Rodrigo Maia assume o papel de primeiro-ministro; parlamentarismo na prática para aprovar reforma

BR: Foi um encontro fora da agenda, discreto o suficiente para que a mídia brasiliense só o descobrisse depois de realizado – e quando o convidado principal já havia saído, sem deixar vestígio. Essas circunstâncias, no entanto, ressaltam, em lugar de subtrair, a importância da conversa travada no final da manhã deste sábado 9 entre o presidente Jair Bolsonaro e o presidente da Câmara, Rodrigo Maia. Marque-se essa data. É o dia em que, na prática, Maia virou primeiro-ministro do governo Bolsonaro.

O sistema parlamentarista não está na Constituição da República Federativa do Brasil, mas até a sopa de letras e números dos endereços da capital indicam que o chamado presidencialismo de coalizão é um sistema no qual é o Legislativo, e não o Executivo, quem toma as grandes decisões.

Na conversa com Maia, Bolsonaro pediu a ele que opere a composição da Comissão de Constituição e Justiça, primeira etapa de tramitação da reforma da Previdência.
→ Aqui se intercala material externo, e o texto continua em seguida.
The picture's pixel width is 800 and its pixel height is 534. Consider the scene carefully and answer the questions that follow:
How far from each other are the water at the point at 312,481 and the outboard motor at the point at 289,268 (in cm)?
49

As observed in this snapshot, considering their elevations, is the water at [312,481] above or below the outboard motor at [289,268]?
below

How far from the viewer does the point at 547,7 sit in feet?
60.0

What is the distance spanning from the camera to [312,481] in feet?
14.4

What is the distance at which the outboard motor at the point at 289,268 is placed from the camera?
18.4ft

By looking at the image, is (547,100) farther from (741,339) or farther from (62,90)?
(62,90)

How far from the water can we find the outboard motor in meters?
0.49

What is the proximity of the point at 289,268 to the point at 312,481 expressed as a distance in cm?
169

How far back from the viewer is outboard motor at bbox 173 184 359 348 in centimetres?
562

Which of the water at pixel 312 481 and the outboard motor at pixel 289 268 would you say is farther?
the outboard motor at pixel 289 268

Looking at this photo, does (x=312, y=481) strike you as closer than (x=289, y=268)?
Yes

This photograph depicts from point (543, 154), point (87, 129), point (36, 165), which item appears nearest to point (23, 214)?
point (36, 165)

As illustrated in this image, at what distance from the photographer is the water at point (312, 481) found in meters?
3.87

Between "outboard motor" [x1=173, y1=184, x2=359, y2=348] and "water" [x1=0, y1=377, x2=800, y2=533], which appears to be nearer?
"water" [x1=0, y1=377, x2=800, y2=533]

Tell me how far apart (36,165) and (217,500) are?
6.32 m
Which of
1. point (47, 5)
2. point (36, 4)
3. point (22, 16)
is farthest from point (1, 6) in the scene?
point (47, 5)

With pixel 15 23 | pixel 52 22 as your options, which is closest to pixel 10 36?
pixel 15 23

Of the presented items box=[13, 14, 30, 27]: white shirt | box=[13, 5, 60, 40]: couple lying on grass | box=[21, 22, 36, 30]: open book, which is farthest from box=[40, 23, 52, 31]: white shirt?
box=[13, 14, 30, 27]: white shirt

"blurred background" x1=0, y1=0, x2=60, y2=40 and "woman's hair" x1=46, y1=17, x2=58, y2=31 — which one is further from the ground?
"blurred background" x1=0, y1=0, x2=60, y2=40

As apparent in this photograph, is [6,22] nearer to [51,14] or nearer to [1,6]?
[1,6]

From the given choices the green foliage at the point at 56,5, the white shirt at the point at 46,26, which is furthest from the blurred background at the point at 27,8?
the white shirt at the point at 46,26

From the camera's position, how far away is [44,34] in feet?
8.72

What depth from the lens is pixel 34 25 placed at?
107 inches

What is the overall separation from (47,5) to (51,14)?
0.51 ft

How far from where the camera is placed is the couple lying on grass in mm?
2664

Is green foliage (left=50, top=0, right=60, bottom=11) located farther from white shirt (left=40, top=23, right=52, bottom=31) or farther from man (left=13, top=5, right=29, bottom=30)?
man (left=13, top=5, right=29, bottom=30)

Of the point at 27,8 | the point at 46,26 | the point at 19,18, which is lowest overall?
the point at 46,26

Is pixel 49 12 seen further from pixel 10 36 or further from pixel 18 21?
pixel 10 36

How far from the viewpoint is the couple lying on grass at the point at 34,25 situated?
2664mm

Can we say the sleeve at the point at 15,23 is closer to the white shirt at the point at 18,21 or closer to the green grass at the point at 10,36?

Até o ministro-chefe da Casa Civil, Onyx Lorenzoni, admitiu que será quem dará as cartas nas escolha de deputados alinhados à proposta da equipe econômica.
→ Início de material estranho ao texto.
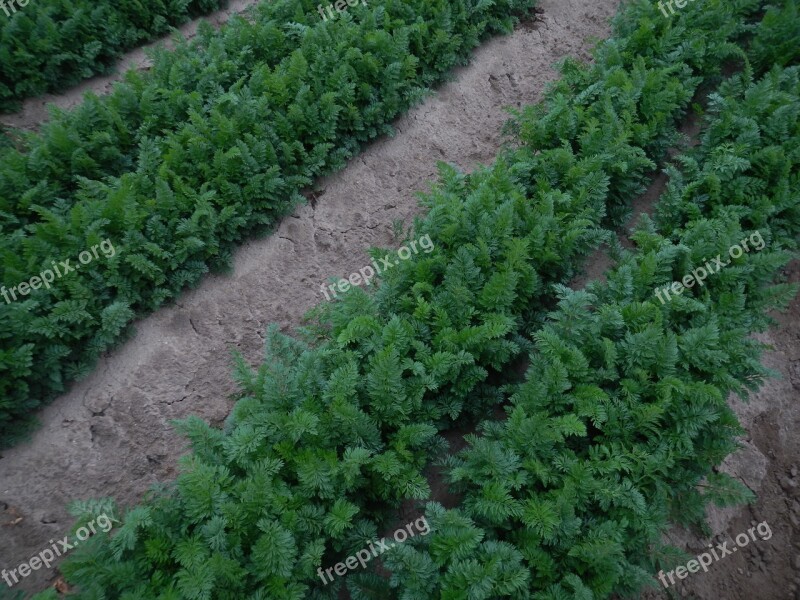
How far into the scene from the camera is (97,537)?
3.80 meters

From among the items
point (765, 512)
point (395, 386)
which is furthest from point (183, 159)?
point (765, 512)

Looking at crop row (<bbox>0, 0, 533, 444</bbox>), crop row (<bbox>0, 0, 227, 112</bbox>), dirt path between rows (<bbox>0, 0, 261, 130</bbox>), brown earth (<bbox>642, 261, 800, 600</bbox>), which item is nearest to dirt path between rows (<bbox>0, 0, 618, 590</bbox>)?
crop row (<bbox>0, 0, 533, 444</bbox>)

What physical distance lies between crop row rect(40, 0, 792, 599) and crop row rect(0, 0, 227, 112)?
559 cm

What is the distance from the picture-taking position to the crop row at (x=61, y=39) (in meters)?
7.20

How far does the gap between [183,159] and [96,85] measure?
10.3 ft

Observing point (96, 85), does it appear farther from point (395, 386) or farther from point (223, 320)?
point (395, 386)

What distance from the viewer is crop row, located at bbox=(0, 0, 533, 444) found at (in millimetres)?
5320

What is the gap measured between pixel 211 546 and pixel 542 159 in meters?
5.36

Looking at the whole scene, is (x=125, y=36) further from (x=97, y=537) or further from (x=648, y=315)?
(x=648, y=315)

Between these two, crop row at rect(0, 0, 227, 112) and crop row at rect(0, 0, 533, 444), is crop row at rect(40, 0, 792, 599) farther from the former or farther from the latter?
crop row at rect(0, 0, 227, 112)

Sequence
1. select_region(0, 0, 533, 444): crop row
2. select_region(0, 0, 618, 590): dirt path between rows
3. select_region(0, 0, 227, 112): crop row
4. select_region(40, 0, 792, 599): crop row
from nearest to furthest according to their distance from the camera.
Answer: select_region(40, 0, 792, 599): crop row < select_region(0, 0, 618, 590): dirt path between rows < select_region(0, 0, 533, 444): crop row < select_region(0, 0, 227, 112): crop row

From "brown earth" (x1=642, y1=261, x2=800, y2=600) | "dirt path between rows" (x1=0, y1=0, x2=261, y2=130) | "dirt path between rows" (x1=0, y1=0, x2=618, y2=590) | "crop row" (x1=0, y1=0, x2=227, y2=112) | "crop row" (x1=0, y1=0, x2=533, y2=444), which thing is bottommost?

No decorrer dos trabalhos legislativos, quando mais duas etapas terão de ser superadas até a chegada ao plenário, outra vez a mão determinante será a de Maia – e não a de Bolsonaro e muito menos a de Onyx. O presidente da Câmara enfeixou, assim, o poder absoluto sobre a reforma. A nova situação, que pode indicar um esvaziamento dos poderes de Bolsonaro – ele que se recusou a tratar Maia com a deferência merecida desde logo depois de sua eleição consagradora -, na verdade tem tudo para ser a a salvação de seu governo.
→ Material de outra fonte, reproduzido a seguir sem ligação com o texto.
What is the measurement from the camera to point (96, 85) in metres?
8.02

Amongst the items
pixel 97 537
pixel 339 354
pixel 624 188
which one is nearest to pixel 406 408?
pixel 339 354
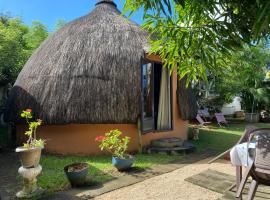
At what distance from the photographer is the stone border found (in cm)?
479

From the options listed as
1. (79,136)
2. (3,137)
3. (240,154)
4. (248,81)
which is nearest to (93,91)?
(79,136)

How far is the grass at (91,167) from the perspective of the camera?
5.21m

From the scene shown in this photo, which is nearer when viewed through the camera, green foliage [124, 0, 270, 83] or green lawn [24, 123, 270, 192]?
green foliage [124, 0, 270, 83]

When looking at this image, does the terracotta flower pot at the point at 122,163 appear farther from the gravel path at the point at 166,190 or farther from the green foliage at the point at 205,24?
the green foliage at the point at 205,24

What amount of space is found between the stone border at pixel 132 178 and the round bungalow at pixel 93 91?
5.00 feet

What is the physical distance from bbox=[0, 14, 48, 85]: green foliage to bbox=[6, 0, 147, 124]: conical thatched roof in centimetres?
98

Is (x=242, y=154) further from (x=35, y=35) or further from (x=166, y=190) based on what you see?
(x=35, y=35)

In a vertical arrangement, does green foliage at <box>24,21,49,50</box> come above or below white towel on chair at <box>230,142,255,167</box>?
above

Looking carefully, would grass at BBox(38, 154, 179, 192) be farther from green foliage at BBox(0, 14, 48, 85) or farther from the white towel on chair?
green foliage at BBox(0, 14, 48, 85)

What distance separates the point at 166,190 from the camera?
4.96 meters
Como se viu nesses primeiros dois meses de gestão, o que mais Bolsonaro fez, desculpe-se a rima, foi confusão. Com Maia no controle da velocidade e do conteúdo da reforma, ele que conhece todos os caminhos do regimento e certamente é o político verdadeiramente de princípios econômicos mais liberais entre todos os demais parlamentares, a boa notícia é que a nova Previdência está em boas mãos. Bolsonaro, que virou refém da habilidade do deputado carioca nascido no Chile, só tem de ser grato – e de bom grado assistir ao  ‘primeiro ministro’ operar o principal ponto de seu programa de governo.